5 Things About the SDDC Bond That Most Carriers Get Wrong

  1. The CCR.gov link on several bonding websites is a dead end — SBA registration is now verified through SAM.gov. Multiple surety websites directing SBA-registered carriers to verify their status and obtain documentation for reduced bond tiers still link to CCR.gov (the Central Contractor Registration portal), which was decommissioned in 2012 and replaced by SAM.gov (System for Award Management). Carriers who follow this outdated link will hit a dead page. SBA registration documentation for bond applications must be sourced from SAM.gov, where contractors can access their registration records, print registration summaries, and confirm their active status. If your surety agency asks for SBA documentation and you cannot locate it, SAM.gov is the correct source.

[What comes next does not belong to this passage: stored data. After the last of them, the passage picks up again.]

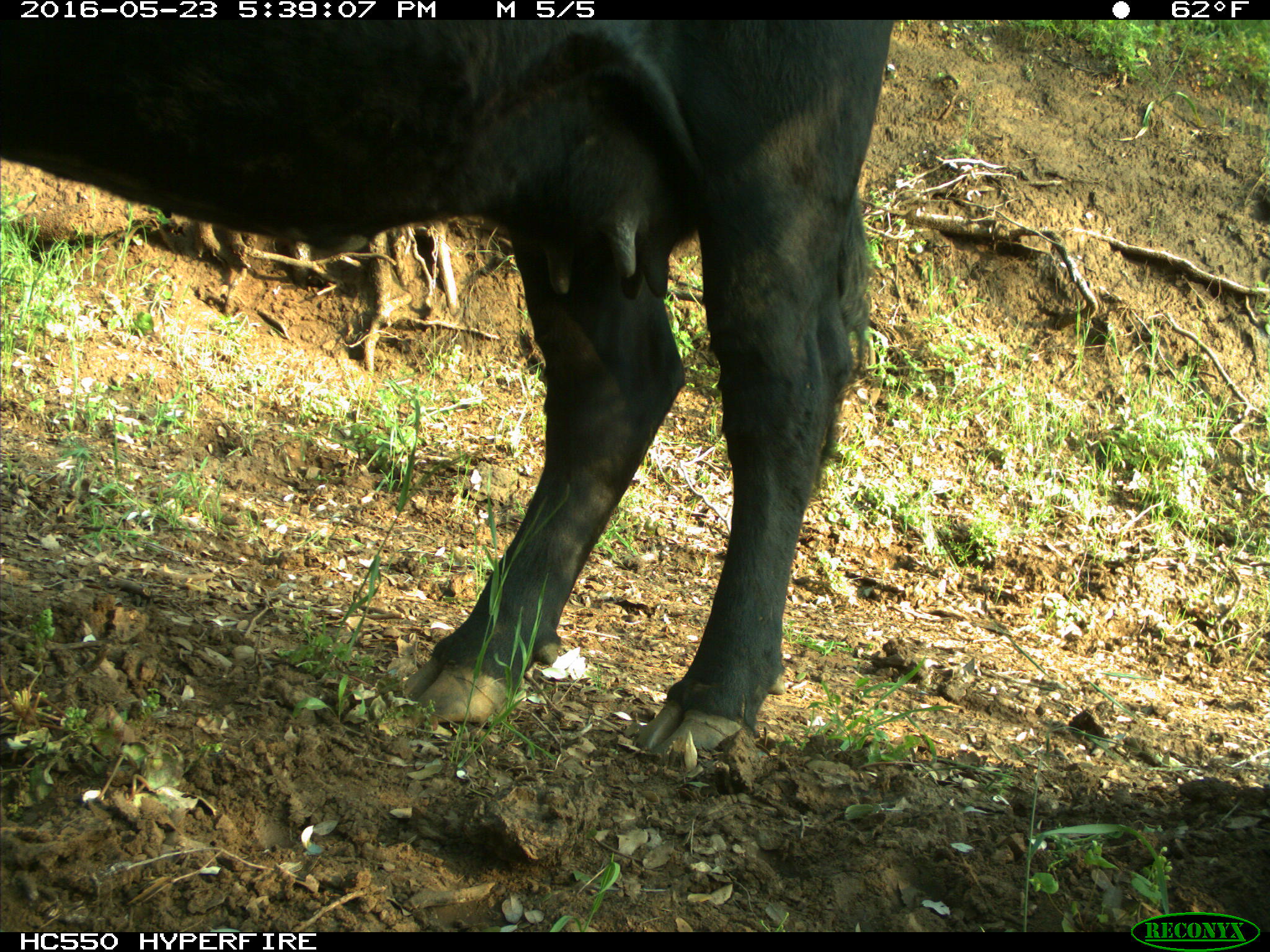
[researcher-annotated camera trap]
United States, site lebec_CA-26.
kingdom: Animalia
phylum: Chordata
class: Mammalia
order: Artiodactyla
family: Bovidae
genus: Bos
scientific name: Bos taurus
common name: domestic cow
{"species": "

  2. The bond amount table has a different interpretation problem than most carriers realize: the states you list must cover both ends of every shipment, not just where you’re based. Carriers commonly assume their bond covers any load that starts in or ends in their covered states. The ARTRANS requirement is more precise: movements must begin and end within the states listed on your bond. A carrier bonded for two states cannot accept a load that originates outside those two states even if it delivers within them. This means carriers whose DoD freight regularly routes through gateway markets outside their primary operating region are systematically underbonded unless they bond at the four-plus state threshold. Review your actual freight patterns, not just your home state, before selecting your bond amount.
  3. Submitting a bond application without SBA documentation when you qualify for SBA rates is a costly oversight that most carriers only catch at renewal. SBA-registered small carriers who select the lower bond amount tiers — $25,000 for up to 10 states rather than the large carrier requirement — must submit proof of SBA registration alongside their bond application. Carriers who apply without this documentation are typically processed at large carrier rates by default, paying premiums on a $100,000 bond rather than a $25,000 bond. The difference in annual premium cost for a carrier with good credit is roughly $750–$1,500 per year. Carriers who discover this at their first renewal can correct it going forward by submitting SAM.gov registration documentation at that time.
  4. A claim on your SDDC bond is not just an expense — it’s a credential event that affects every future bond you try to obtain in any line of surety. Most transportation operators understand that a claim means paying back the surety for whatever it paid the government. Fewer understand that a paid claim creates a permanent record in the surety industry’s underwriting databases. Future surety applications — not just for SDDC bonds but for any bond — are evaluated against that history. Some sureties will decline to write any bond for a carrier with a prior claim. Those that will may charge rates that price the carrier out of practical participation in the military freight program. Carriers facing an imminent default situation are better served by immediate, transparent communication with their surety company — which has options to help — than by allowing a claim to proceed. The surety’s interest and the carrier’s interest align around avoiding a paid claim; both sides lose when one is processed.
  5. The bond amount can be reassigned mid-registration period if your DoD revenue grows — and the 30-day response window is shorter than most carriers expect. ARTRANS monitors registered carriers’ performance and can require a higher bond amount at any point during the registration year, not just at renewal. When this happens, the carrier receives a formal notification and has 30 days to submit a new, larger bond. Many carriers assume their annual bond amount is fixed until renewal and are caught off-guard by a mid-year notification. The practical defense is to track your DoD revenue against your bond amount throughout the year. If you’re operating at a $50,000 bond and your DoD revenue has grown to a level where 2.5% of revenue exceeds $50,000, a notification requiring a bond increase is likely — proactively requesting the larger bond before notification arrives is better than scrambling to respond within a 30-day window.